Essa é a Lílian Evans que eu conheço, pensei comigo mesma, enquanto ele vacilava por um segundo. Só um. Logo depois ele disse:



-Logo vê-se que você não entende nada de interrogatórios, Evans. Até parece que vai me amedrontar apenas com uma varinha.



-Já que você acha pouco, que tal uma varinha e um feitiço? – ergui a varinha mas tive o azar de dar tempo que ele pegasse a sua. – Imobillus!

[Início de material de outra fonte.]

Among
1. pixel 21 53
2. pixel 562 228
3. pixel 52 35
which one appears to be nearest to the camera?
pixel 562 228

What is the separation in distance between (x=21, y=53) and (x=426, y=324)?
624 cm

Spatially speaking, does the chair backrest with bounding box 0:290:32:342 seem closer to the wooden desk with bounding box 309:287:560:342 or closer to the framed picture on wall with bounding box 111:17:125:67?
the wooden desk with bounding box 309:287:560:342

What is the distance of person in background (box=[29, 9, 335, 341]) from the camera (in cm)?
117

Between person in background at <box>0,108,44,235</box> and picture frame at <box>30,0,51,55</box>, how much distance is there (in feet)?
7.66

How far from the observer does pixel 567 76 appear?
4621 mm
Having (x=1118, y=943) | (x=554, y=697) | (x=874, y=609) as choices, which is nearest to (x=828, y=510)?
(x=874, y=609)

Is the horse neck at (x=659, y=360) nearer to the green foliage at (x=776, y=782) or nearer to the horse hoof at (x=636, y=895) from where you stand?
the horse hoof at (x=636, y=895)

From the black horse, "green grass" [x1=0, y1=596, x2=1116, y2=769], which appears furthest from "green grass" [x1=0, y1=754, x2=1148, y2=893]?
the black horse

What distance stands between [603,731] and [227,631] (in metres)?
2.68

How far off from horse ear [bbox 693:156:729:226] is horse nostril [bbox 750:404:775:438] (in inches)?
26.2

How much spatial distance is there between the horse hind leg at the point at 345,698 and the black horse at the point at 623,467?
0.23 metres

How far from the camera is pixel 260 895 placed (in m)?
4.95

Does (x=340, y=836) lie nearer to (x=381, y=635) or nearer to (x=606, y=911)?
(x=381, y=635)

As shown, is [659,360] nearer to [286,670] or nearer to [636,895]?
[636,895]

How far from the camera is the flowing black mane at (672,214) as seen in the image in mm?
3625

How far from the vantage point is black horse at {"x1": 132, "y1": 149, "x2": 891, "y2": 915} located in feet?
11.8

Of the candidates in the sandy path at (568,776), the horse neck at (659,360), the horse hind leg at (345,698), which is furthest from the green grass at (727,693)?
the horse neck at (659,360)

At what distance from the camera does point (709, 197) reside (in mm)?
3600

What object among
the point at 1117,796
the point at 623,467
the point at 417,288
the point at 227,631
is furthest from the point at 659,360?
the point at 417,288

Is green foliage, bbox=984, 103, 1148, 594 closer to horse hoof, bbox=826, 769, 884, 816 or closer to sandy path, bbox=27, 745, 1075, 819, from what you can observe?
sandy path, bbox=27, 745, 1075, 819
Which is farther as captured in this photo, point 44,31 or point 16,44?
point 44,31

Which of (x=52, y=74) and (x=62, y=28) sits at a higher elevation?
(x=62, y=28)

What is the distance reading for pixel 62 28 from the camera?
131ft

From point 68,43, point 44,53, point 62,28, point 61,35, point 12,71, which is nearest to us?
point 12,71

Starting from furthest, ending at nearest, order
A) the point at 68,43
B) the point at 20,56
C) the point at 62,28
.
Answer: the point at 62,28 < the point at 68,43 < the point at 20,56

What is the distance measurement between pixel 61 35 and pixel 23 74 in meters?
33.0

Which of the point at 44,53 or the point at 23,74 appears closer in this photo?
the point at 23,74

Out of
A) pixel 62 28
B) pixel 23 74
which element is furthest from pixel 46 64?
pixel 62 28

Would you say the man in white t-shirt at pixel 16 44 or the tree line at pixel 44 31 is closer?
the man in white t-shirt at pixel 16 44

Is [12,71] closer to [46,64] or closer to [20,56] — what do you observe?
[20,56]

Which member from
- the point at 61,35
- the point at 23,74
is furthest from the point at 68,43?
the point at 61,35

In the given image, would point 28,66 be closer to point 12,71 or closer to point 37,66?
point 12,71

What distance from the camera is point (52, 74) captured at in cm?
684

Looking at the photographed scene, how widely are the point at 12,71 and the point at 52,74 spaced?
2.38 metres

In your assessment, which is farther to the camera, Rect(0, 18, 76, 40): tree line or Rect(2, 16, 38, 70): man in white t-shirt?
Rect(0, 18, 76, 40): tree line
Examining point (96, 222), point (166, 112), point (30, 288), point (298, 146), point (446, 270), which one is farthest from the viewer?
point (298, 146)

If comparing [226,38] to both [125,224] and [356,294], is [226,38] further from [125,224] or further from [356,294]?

-Protego!! – Snape riu do meu feitiço, e aquilo estava mesmo fervendo o meu sangue. Muito bem, se ele não ia falar pelo método bom pra todo mundo, eu poderia fazer pelo método lento. – O que vai fazer agora, Evans? Chorar e gritar pela proteção de seu querido Potter? Oh, me desculpe. Ele está de cama, e não pode te proteger agora.



A raiva era tanta, que eu quase consegui senti-la descarregada no meu feitiço seguinte:



-Expelliarmus! !– obviamente o meu objetivo era apenas desarmar Snape, mas como ele fez o favor de voar junto com sua varinha, o efeito excedeu expectativas. Sorri e estendi a mão para pegar a varinha no chão, quando Snape se jogou em cima dela com uma velocidade que eu não esperaria dele.



-Quer um duelo de verdade, então? – ele provocou, apontando sua varinha pra mim enquanto eu respirava devagar. – Ótimo. Isso me poupa o trabalho de ter que esmigalhar algum dos meus amigos em treinamento... Estupefaça!!



-Protego!! - repliquei. – Como se você tivesse amigos! Impedimenta!!



Snape jogou-se para o lado e meu feitiço estourou na parede. Se McGonagall soubesse que eu era a culpada por aquela lasca na parede, estaria frita. Snape seguiu lançando toda a sorte de feitiços, enquanto eu me desviava ou me protegia, e então o turno mudava e era eu quem atacava.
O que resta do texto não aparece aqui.